Press the dough into the bottom of the pan, and cut off the edges hanging over the side. We’re making a tart, and are going to blind bake our crust so prick the bottom of it all over with a fork.
Weigh the crust down with pie weights (or beans) in foil.
Now, pour in the frangipane and stick the apples in, curved side up. I tend to get pretty OCD about keeping mine in a pretty pattern.
The apples get brushed with a little buttery wine reduction – use Manischewitz if you’re really getting into the swing of things.
And now, get in one last tart ogle before you kiss flour goodbye for 8 days…
Apple Tart with Walnut-Horseradish Frangipane (Serves 8-10)
1 tart crust of choice (pate sucree or matzoh meal crust**)
2 medium apples (Gala work well)
1 c. chopped walnuts
1 large egg
6 tbsp. unsalted butter (or margarine if you’re having a meat meal)
1/4 tsp. salt
1/2 c. sugar
1 tbsp. prepared white horseradish
2 tbsp. red wine
1 tbsp. honey
1/2 tsp. ground cinnamon
1. Core the apples and slice them very thin (1/8-inch thickness or less). Place the walnuts, salt, sugar, egg, horseradish, and 4 tablespoons of the butter in a food processor and pulse until blended into a rough paste.
2. Prick your crust all over with a fork, cover it with aluminum and pie weights or dry beans, a blind bake it at 425 degrees – 15 minutes for pate sucree, 10 for matzoh. Remove the crust from the oven, gently lift the aluminum and weights off, and turn the oven down to 375 degrees.

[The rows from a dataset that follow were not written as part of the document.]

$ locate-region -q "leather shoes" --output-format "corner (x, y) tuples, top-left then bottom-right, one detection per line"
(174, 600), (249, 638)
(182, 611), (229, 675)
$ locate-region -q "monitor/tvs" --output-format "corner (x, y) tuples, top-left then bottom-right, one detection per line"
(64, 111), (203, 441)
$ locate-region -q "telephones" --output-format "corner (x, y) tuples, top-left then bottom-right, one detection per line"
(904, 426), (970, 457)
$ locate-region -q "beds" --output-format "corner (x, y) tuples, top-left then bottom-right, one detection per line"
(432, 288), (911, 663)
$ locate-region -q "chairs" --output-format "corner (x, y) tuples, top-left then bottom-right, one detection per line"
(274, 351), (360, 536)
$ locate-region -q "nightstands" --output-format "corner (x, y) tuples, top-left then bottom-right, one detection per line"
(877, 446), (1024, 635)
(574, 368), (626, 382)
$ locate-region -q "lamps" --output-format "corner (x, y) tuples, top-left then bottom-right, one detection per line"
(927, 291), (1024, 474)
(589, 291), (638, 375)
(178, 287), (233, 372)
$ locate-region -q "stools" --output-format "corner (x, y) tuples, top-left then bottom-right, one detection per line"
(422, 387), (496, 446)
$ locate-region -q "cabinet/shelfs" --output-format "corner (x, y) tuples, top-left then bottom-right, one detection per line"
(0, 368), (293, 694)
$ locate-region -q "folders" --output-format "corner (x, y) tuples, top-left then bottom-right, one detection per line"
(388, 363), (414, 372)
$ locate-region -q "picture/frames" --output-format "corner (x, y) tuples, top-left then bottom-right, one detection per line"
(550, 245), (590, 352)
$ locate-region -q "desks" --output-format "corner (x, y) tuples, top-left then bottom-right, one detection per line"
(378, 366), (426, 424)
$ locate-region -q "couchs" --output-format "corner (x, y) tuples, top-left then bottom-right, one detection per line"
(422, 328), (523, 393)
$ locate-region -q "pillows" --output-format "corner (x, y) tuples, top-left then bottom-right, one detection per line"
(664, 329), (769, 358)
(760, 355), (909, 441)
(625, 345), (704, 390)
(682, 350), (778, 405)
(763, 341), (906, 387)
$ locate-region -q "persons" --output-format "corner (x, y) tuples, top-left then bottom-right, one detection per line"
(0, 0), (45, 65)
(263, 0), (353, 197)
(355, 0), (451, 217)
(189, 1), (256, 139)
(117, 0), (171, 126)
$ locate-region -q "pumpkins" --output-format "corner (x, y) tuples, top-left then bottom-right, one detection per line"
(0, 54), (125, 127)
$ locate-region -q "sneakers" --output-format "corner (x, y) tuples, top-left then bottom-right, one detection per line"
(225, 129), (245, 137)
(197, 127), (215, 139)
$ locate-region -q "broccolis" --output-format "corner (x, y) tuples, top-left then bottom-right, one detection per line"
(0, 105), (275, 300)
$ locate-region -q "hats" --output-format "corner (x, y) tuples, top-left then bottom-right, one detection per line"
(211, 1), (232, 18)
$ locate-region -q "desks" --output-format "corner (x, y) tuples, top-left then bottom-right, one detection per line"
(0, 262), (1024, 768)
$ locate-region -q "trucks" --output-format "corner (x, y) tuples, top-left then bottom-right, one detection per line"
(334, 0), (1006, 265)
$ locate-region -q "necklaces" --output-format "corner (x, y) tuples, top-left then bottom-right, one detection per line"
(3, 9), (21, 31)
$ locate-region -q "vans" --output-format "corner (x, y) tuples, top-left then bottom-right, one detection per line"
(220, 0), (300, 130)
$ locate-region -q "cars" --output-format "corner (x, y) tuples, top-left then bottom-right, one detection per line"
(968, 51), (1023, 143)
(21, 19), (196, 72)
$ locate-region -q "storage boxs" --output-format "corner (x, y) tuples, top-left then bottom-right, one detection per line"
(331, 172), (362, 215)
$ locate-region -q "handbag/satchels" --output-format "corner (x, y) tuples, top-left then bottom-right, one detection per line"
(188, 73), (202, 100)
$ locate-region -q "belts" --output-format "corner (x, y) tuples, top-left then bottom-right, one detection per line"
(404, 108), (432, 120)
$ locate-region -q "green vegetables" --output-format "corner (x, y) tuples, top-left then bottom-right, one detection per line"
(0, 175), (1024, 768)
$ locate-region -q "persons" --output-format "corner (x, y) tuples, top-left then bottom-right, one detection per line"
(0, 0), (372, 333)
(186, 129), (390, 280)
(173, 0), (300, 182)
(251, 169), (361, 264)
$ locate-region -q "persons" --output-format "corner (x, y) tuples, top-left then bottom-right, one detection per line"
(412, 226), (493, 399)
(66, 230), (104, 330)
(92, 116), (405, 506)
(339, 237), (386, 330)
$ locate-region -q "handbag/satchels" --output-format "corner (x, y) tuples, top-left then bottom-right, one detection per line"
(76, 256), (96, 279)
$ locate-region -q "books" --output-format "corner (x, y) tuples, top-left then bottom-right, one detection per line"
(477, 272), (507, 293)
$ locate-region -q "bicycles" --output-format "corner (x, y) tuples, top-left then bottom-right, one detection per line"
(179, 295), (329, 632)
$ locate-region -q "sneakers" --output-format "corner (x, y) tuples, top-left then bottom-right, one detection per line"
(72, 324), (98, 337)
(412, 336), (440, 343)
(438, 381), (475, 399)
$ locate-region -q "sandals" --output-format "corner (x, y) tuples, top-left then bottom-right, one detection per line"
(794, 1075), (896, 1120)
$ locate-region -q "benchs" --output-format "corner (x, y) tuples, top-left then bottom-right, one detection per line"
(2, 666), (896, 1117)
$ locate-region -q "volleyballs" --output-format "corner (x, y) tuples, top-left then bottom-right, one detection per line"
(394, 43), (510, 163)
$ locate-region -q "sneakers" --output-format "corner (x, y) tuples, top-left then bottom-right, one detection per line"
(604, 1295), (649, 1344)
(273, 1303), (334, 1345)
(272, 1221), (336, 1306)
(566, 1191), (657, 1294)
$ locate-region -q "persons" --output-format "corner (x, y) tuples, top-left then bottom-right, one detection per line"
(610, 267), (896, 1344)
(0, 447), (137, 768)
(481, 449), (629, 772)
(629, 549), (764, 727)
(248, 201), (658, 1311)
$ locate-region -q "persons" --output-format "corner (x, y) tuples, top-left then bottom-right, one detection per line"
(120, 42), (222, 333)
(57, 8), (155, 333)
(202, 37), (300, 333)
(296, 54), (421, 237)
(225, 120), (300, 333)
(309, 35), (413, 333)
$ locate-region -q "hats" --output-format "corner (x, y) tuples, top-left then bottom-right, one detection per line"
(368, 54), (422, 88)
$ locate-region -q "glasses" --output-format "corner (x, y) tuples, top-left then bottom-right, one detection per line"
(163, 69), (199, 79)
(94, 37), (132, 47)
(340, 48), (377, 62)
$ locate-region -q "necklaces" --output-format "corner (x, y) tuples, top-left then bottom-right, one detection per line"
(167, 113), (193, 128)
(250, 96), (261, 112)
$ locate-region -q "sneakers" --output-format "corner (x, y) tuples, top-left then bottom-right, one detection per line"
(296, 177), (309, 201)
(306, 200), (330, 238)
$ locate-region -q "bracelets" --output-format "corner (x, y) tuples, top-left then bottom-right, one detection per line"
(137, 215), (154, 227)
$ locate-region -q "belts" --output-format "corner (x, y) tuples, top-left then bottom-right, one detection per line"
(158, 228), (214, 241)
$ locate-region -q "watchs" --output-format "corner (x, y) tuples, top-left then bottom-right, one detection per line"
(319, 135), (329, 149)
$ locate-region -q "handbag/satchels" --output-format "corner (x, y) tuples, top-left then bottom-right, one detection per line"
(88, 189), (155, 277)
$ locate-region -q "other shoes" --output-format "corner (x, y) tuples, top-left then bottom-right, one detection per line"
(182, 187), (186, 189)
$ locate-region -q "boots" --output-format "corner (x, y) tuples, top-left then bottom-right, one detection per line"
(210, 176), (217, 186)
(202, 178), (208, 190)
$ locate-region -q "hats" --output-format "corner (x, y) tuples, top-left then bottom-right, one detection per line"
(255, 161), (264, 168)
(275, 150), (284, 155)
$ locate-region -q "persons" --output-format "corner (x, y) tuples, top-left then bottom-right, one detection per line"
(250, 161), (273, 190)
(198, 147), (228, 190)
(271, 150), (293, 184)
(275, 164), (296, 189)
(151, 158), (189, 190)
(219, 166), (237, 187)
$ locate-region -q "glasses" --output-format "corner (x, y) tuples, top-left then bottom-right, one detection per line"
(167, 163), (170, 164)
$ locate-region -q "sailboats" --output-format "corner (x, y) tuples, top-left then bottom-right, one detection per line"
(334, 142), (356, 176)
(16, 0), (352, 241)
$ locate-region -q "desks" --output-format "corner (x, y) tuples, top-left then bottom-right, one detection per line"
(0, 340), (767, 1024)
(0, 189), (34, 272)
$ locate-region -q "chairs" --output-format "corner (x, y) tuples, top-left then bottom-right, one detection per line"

3. Melt the remaining 2 tablespoons of butter and whisk in the wine, honey, and cinnamon over low heat. Remove from heat immediately when the ingredients have blended into a viscous glaze.
4. Pour the walnut paste into the par-baked tart shell and push apple slices, curved side up, into the paste. Press the slices as close together as possible without letting them touch. Brush the top of the tart with the wine glaze.
5. Bake for 30 to 40 minutes in the 375 degree oven, until the walnut frangipane bubbles up around the fruit. Cool to room temperature before serving.
**To get rid of all the chametz…here’s a classic Matzoh Pie Crust (from the Complete American Jewish Cookbook): Soak 4 matzohs in water for 5 minutes, drain, and squeeze them dry. Heat 2 tablespoons vegetable oil or margarine, add the matzohs and heat until they dry out, then mix in a medium bowl with 1/2 cup matzoh meal, 4 eggs, 4 tablespoons sugar, and 1/2 teaspoon salt. Pat into the bottom of a pie or tart pan and blind bake for 10 minutes (as you would a graham cracker crust) before filling.
For the filling, sub margarine for butter if you’re having a meat meal.